Robert Silverberg asked me for a novella for his second Legends collection. He didn’t mind if I wrote a Neverwhere novella or an American Gods novella. The Neverwhere novella I began had some technical troubles (it was called “How the Marquis Got His Coat Back” and I shall finish it one day). I began writing “The Monarch of the Glen” in a flat in Notting Hill, where I was directing a short film called “A Short Film about John Bolton,” and finished it in one long mad winter’s dash in the cabin by the lake where I’m currently typing this introduction. My friend Iselin Evensen from Norway first told me tales of the huldra, and she corrected my Norwegian. Like “Bay Wolf” in Smoke and Mirrors, this was influenced by Beowulf, and by the time I wrote it I was certain that the script for Beowulf that I had written for and with Roger Avary would never be made. I was of course wrong, but I enjoy the gulf between Angelina Jolie’s portrayal of Grendel’s mother in the Robert Zemeckis film and the version of the character that turns up here.
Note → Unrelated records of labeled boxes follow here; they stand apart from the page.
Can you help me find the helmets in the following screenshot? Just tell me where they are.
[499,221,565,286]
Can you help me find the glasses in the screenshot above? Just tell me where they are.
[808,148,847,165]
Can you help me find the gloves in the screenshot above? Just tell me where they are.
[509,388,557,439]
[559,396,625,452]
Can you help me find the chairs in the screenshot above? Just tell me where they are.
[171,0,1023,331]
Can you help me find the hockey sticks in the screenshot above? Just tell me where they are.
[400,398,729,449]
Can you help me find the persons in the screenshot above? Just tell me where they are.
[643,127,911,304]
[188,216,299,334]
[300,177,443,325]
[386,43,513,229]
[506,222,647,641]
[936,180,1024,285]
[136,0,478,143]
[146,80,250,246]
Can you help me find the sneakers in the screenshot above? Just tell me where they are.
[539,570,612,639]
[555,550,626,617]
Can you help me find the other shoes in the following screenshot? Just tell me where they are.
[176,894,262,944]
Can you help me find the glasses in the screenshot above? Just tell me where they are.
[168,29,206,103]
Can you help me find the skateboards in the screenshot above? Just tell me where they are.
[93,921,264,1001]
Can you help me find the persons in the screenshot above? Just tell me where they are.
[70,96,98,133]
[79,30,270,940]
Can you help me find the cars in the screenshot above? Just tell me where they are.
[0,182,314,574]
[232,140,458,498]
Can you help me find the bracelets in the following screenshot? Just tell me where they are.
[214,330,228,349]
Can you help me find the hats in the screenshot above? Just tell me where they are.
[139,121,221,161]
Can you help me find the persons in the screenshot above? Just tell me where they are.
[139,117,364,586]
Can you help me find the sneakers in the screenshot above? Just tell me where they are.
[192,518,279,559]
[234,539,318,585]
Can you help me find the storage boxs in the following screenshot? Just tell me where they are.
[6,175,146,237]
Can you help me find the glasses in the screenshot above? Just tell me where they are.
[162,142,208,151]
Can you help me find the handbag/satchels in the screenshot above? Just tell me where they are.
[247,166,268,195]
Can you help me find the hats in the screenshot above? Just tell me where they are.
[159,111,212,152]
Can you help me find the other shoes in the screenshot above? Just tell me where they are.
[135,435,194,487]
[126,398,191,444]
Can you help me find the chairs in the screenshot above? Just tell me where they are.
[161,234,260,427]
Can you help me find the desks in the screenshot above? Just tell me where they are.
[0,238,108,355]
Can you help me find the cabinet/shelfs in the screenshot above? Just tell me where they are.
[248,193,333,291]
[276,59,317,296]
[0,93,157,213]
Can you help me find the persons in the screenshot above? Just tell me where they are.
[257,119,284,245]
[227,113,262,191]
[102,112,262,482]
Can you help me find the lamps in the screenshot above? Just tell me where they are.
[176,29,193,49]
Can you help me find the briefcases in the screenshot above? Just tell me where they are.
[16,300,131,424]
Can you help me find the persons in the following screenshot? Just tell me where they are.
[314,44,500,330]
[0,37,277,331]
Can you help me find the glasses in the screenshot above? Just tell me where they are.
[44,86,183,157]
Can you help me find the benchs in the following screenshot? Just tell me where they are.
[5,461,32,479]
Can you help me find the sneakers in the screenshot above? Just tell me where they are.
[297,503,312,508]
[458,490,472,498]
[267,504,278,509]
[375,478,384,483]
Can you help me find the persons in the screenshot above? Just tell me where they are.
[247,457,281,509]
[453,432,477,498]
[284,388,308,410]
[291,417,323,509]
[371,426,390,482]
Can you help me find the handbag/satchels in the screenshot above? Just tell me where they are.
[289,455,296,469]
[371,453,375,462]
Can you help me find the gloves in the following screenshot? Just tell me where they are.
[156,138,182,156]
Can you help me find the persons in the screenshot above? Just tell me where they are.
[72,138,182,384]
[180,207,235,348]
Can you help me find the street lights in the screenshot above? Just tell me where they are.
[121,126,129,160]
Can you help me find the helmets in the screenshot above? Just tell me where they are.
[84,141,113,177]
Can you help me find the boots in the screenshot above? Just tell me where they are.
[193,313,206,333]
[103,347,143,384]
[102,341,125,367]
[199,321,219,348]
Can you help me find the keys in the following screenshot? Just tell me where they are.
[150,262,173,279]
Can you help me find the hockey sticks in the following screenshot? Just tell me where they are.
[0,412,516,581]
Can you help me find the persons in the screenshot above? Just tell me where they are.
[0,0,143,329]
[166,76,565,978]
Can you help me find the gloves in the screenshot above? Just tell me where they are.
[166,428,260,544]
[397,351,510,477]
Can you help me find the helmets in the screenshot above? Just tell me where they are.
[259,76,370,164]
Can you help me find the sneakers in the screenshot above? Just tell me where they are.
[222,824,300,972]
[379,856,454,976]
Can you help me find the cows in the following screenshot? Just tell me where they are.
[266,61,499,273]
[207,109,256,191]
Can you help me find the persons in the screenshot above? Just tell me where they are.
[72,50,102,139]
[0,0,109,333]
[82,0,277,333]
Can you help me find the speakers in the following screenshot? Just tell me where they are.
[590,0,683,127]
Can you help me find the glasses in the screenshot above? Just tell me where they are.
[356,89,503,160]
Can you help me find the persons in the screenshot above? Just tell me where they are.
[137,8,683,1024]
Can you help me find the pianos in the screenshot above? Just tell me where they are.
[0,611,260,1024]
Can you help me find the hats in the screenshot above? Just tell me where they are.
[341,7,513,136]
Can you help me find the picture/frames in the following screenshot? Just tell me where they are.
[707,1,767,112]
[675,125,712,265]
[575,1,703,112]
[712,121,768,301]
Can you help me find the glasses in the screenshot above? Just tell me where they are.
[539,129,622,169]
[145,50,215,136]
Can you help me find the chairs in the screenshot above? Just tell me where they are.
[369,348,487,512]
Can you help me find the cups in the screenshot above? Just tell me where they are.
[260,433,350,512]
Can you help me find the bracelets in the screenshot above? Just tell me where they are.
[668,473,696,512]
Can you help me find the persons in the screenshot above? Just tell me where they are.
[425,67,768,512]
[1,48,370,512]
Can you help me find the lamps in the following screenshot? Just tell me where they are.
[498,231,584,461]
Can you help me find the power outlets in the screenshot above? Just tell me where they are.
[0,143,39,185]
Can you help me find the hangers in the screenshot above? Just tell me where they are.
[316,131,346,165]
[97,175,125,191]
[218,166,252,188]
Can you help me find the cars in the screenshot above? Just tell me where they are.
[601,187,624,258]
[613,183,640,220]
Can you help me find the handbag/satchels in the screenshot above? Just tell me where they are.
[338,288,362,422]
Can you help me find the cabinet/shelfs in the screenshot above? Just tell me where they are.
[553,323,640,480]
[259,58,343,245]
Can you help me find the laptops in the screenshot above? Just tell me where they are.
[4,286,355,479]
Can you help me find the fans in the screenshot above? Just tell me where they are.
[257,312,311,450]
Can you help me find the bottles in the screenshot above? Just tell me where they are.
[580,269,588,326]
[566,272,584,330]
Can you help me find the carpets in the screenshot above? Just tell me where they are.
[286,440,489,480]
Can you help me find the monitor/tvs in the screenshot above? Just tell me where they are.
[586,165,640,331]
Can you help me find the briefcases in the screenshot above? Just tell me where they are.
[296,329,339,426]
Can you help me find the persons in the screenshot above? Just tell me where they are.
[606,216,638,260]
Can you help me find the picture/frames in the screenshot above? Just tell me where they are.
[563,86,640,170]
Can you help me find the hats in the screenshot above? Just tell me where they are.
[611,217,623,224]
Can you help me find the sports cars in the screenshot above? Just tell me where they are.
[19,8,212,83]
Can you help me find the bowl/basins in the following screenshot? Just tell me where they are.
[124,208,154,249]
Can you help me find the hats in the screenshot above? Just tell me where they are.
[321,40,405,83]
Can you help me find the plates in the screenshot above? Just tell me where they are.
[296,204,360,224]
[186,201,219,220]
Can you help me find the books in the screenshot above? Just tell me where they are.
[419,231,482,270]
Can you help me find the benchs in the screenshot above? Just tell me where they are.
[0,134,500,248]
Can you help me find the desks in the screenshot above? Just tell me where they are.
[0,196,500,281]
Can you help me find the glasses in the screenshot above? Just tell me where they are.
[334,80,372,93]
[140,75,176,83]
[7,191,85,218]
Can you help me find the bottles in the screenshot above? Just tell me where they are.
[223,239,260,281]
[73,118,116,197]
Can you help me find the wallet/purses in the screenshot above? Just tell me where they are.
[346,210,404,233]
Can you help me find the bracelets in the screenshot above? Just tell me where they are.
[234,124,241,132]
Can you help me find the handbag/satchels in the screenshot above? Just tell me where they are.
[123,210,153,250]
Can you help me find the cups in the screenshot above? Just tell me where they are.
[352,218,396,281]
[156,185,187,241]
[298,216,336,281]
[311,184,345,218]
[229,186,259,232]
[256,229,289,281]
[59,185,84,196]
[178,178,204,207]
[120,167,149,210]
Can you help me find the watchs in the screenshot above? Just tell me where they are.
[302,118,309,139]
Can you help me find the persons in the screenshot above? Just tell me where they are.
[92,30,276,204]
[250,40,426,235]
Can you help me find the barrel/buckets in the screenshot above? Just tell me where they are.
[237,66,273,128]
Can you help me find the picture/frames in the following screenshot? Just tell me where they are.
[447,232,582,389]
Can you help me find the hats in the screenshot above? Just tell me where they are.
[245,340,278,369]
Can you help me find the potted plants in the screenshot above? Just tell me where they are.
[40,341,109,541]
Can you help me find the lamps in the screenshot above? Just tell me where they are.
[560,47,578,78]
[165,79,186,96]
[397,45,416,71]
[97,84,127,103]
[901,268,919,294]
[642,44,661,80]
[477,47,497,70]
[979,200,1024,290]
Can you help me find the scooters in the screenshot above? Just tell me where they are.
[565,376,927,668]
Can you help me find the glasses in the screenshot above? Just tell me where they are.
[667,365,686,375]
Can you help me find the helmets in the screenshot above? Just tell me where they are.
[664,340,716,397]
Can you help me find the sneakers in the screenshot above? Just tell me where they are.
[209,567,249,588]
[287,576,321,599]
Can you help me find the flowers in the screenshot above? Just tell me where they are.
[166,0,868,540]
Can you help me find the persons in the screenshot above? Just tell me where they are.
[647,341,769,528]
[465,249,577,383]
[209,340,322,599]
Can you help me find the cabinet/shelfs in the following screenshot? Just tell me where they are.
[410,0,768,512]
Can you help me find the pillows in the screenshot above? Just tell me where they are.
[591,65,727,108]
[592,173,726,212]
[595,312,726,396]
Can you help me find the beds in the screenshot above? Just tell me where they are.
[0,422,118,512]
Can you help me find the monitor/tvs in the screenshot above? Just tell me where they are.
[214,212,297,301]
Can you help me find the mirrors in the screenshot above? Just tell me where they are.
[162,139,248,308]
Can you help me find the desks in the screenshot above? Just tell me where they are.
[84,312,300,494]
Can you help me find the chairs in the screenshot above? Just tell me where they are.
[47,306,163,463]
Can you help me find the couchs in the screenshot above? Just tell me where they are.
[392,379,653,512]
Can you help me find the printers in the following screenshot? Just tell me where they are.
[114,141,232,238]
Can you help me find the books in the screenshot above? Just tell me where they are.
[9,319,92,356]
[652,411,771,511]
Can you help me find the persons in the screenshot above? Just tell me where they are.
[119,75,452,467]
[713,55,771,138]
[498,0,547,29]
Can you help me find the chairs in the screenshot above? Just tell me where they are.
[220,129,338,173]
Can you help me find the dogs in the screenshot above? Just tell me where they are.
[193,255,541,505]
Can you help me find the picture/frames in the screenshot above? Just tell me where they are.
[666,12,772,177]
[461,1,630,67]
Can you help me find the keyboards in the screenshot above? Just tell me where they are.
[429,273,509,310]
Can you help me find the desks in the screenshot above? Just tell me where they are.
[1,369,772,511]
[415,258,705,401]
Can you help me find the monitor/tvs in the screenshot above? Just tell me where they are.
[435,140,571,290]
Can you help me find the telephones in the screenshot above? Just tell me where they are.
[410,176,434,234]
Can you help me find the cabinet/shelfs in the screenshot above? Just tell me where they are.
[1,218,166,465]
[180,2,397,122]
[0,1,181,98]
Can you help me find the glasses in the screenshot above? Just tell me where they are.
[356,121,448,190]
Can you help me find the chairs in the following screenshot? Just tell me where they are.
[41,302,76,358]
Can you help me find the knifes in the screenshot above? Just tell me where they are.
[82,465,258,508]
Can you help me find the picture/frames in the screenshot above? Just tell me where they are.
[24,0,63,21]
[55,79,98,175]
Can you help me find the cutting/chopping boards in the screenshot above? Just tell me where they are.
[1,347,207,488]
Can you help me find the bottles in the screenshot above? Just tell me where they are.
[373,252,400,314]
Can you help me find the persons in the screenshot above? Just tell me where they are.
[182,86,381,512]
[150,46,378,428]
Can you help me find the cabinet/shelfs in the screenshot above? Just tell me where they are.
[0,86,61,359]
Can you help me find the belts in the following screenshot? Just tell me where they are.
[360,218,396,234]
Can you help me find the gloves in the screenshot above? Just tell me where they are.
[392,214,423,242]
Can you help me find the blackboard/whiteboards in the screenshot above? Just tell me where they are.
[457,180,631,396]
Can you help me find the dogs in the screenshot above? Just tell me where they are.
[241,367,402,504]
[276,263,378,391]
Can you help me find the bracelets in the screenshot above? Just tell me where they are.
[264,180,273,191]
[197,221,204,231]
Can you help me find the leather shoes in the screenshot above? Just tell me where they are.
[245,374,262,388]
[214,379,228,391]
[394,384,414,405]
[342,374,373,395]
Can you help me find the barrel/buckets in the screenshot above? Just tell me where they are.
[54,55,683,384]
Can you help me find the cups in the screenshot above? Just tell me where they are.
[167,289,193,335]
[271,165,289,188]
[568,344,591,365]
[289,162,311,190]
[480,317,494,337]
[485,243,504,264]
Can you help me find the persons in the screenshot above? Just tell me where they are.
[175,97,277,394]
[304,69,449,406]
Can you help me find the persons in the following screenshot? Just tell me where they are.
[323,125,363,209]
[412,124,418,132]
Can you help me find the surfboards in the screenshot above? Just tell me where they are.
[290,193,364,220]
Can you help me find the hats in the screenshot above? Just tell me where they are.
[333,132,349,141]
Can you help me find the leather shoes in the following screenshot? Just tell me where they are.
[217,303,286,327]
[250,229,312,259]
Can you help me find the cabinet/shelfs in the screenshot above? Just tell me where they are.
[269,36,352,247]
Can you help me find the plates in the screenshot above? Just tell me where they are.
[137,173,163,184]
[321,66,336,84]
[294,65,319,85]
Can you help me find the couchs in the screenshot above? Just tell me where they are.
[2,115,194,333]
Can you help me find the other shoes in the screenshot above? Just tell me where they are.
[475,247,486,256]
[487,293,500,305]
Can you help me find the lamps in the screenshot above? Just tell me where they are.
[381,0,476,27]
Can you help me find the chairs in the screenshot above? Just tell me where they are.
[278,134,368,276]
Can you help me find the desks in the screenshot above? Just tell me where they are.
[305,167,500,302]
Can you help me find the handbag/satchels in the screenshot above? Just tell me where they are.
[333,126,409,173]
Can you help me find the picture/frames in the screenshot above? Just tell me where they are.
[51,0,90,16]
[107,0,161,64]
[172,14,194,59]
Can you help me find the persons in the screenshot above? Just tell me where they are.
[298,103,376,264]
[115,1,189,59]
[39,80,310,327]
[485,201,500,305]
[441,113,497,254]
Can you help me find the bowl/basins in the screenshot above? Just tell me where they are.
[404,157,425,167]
I want to thank all the editors of the various volumes in which these stories and poems first appeared, and particularly to thank Jennifer Brehl and Jane Morpeth, my editors in the U.S. and U.K., for their help and assistance and, particularly, their patience, and my literary agent, the redoubtable Merrilee Heifetz, and her gang around the world.

As I write this now, it occurs to me that the peculiarity of most things we think of as fragile is how tough they truly are. There were tricks we did with eggs, as children, to show how they were, in reality, tiny load-bearing marble halls; while the beat of the wings of a butterfly in the right place, we are told, can create a hurricane across an ocean. Hearts may break, but hearts are the toughest of muscles, able to pump for a lifetime, seventy times a minute, and scarcely falter along the way. Even dreams, the most delicate and intangible of things, can prove remarkably difficult to kill.